Davi Kopenawa na Feira Literária de Paraty: "não quero ser o novo Chico Mendes"

Guilherme Freitas

A tradicional cerimônia de encerramento da Feira Literária de Paraty (Flip), em que autores leem trechos de seus livros de cabeceira, ganhou uma adesão de última hora na tarde deste domingo, 4. O líder ianomâmi Davi Kopenawa, que participou de um debate na sexta-feira com a fotógrafa Claudia Andujar e não estava previsto para a última mesa, pediu à organização da festa para fazer um pronunciamento. Em um discurso depois das leituras, ele denunciou as ameaças de morte que tem sofrido e as invasões de territórios indígenas na Amazônia.

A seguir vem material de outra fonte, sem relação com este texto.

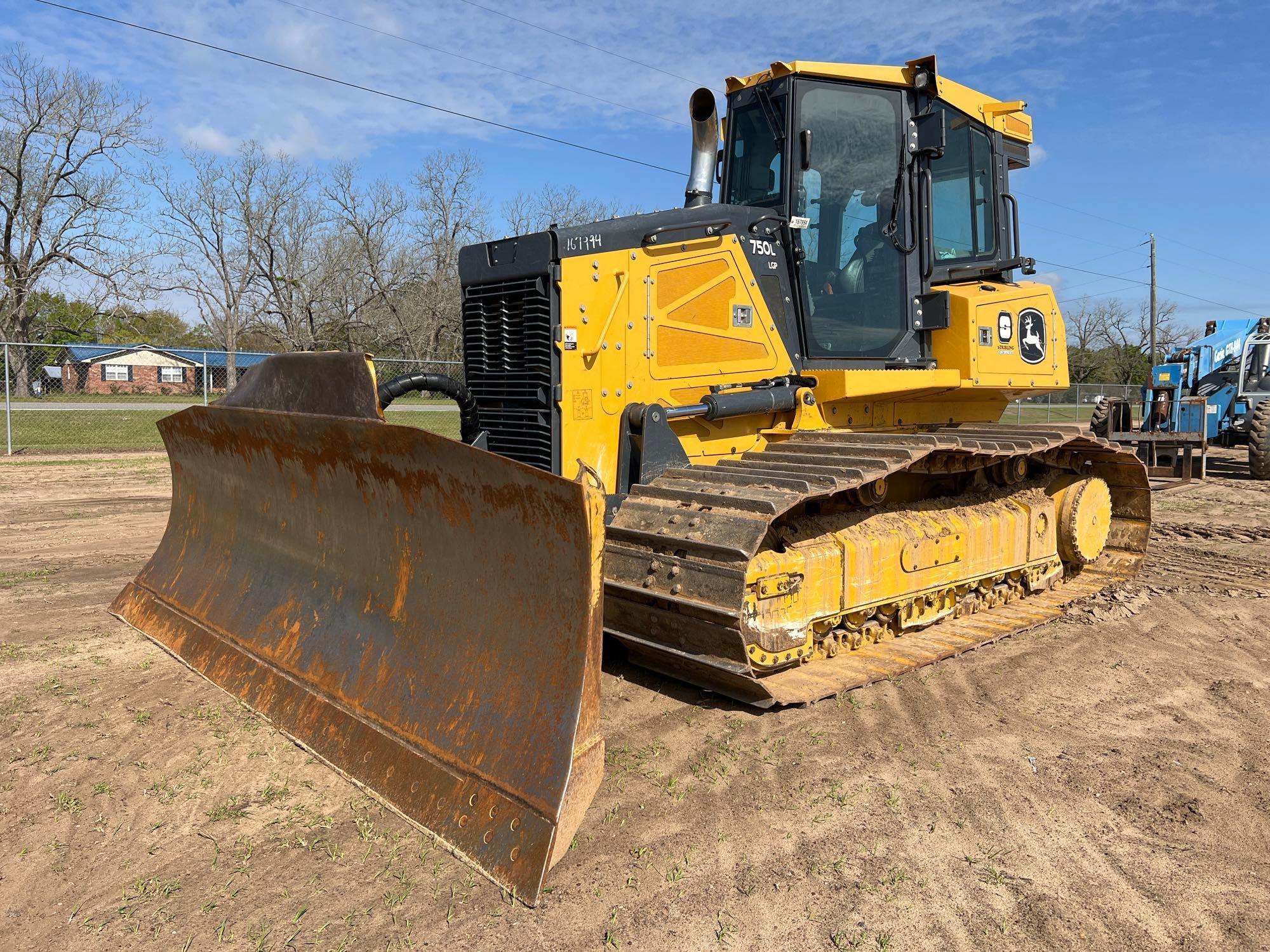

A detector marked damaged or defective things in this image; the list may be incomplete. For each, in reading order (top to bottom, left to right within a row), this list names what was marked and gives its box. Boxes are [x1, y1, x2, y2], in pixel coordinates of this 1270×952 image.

- Tenho uma mensagem para vocês sobre a ameaça ao povo ianomâmi e a mim. Estou muito preocupado. Fazendeiros e garimpeiros têm muito dinheiro para matar índios. Não quero que se repita o que aconteceu com meu amigo Chico Mendes, que foi morto porque defendia a floresta - disse Kopenawa.

Kopenawa criticou a presidente Dilma Rousseff e acusou o senador Romero Jucá Filho (PMDB-RR), ex-presidente da Funai e ex-governador de Roraima nos anos 1980, de incentivar invasões a terras ianomâmi na região. Também criticou a polícia e as autoridades do estado por não responderem às ameaças contra ele e seu povo.

- Nossa terra é demarcada por lei, mas a Constituição continua sendo desrespeitada. Ianomâmi não é bicho, é gente. Sabe falar, lutar, reclamar e se defender - disse Kopenawa, que pediu apoio do público. - Peço que vocês façam manifestações para chamar atenção do governo. Ajudem os povos indígenas brasileiros, lutem com a gente. Sem os índios, o mundo não vai funcionar. A floresta amazônica pertence a todos nós, para que nossos filhos vivam em paz.

Antes da cerimônia de encerramento, Kopenawa se encontrou com lideranças indígenas de Paraty. Realizado em plena Rua do Comércio, o encontro atraiu cerca de cem pessoas, que acabaram participando de um debate improvisado, com direito a perguntas do público para Kopenawa.

Na mesa "Livros de cabeceira", o antropólogo Eduardo Viveiros de Castro leu um trecho do "Sermão do Espírito Santo", do padre Antonio Vieira. Nele, o religioso fala sobre a dificuldade de converter índios ao Cristianismo, comparando o caso dos povos do Brasil aos de outras regiões. Enquanto estes permaneciam fiéis após vencida a resistência inicial, diz Vieira, os índios no Brasil aceitavam a catequese, mas logo voltavam à sua situação original, indiferentes à fé.

- É por isso que, até hoje, os índios estão a salvo de seus salvadores - disse Viveiros de Castro.